Dan Dinges: As far as the 4.4 bcf increase over the Gen 3 or even looking at now our current tide curve, I’m going to do a swag here and I’ll probably get slapped back, but I think it’s about 10% to 15% is the uplift I think we’re seeing.
Q: And then, I guess similarly in the Eagle Ford, I know you didn’t put out the type curves because it’s taking longer for the laterals to clean up. But there you’ve gone from 1,600 pounds per foot to 2,000 pounds per foot. Similarly is that providing enhanced economics and you then go to even higher sand loading or what are you seeing as far as optimizing the sand loading into Eagle Ford?
Dan Dinges: Well, we’ve had a little bit of discussion on additional loading, cluster spacing. Steve went over, and looking at our flowback periods with the longer laterals, more water pump to carry extra load and more clusters, we’re looking at the tweaks. And as Steve mentioned if you have more water around near well bore, more loading you push back some of the volumes back until they work their way back to the well bore. Initially, certainly with the rate it comes back does affect the rate of return, and so we’re at early, early stage trying to evaluate just exactly what is going to be the best recipe to get the most return out of the project without optimizing DUR and cost. So it’s still early and it’s work in progress and all the data gathering and database that we’re building, trying to build our big data platform as others are. We are going to be looking at it and utilizing the data to make decisions in the future.
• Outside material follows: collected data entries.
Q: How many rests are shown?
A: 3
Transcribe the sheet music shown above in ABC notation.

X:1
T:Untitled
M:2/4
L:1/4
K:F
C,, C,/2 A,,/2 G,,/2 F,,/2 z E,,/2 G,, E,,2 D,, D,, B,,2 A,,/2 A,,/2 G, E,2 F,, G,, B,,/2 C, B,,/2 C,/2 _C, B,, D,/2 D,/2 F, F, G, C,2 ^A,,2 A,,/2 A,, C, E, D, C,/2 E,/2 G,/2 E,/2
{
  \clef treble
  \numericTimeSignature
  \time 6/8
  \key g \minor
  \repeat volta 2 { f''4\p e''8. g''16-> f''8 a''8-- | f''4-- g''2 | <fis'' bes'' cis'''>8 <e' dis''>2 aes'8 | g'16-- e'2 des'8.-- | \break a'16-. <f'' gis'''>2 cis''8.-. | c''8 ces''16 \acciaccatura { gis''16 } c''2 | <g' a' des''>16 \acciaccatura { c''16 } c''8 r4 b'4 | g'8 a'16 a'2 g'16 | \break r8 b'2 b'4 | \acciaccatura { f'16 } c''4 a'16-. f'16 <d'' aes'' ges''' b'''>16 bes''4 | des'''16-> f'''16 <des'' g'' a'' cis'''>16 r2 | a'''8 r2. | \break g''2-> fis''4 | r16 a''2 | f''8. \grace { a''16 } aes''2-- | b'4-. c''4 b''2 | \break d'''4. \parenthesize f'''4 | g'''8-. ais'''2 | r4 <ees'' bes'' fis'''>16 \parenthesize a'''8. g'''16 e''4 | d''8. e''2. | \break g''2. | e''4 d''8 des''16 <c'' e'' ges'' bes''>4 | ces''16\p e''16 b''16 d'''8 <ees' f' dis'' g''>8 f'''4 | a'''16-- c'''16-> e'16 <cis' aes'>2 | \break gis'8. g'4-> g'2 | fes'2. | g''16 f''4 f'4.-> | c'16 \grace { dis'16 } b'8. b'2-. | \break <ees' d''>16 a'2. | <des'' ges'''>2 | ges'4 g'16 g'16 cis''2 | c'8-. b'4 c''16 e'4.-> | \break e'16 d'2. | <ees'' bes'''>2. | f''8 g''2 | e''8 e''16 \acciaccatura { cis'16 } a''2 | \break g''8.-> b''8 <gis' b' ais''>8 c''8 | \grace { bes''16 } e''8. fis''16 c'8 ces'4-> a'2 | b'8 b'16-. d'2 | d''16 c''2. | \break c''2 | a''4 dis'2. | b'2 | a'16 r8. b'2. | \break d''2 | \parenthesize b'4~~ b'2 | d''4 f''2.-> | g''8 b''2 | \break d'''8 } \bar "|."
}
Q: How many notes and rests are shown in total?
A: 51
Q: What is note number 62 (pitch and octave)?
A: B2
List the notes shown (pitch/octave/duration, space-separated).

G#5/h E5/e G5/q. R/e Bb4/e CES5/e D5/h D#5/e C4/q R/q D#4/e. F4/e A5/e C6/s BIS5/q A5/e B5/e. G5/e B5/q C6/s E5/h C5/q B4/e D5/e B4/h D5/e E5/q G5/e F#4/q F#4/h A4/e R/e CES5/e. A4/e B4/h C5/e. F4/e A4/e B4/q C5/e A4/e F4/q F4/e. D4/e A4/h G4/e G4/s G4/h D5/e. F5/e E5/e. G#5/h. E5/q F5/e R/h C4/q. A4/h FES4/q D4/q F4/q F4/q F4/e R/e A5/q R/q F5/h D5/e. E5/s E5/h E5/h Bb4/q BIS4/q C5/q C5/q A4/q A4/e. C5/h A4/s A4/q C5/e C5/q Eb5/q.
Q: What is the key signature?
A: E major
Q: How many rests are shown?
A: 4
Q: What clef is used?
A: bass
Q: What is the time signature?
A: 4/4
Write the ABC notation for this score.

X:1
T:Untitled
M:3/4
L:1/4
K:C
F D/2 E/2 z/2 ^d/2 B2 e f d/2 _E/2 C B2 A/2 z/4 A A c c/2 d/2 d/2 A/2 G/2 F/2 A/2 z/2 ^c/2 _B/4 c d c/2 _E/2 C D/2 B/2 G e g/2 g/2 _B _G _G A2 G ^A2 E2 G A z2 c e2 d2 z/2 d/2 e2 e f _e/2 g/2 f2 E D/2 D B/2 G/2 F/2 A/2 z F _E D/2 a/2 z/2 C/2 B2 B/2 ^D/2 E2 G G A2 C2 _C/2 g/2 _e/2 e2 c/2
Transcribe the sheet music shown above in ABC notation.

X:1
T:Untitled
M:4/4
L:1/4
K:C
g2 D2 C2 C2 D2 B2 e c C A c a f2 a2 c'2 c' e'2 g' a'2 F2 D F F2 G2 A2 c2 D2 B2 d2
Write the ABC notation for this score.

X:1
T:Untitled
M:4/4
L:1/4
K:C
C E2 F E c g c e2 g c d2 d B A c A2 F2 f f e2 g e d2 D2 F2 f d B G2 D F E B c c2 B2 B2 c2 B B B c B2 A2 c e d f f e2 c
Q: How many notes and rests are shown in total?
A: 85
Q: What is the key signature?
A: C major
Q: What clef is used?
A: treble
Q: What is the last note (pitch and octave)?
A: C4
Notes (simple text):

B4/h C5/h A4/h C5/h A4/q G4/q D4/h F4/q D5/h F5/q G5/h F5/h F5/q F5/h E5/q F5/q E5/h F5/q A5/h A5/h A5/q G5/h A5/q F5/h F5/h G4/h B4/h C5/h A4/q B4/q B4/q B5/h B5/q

Q: And then back to the Gen 5 completion. Is that strictly just reducing cost or it is Gen 5 in the Marcellus, some greater sand loading or even tighter cluster spacing.
Dan Dinges: Well, it’s just different. And yes, we are trying to do a little bit of both. We’re trying to see what costs can be taken out by different completion and we’re trying to make it a determination, does it also affect initial rates in the URs on the completions. Too early to speculate where we are with that.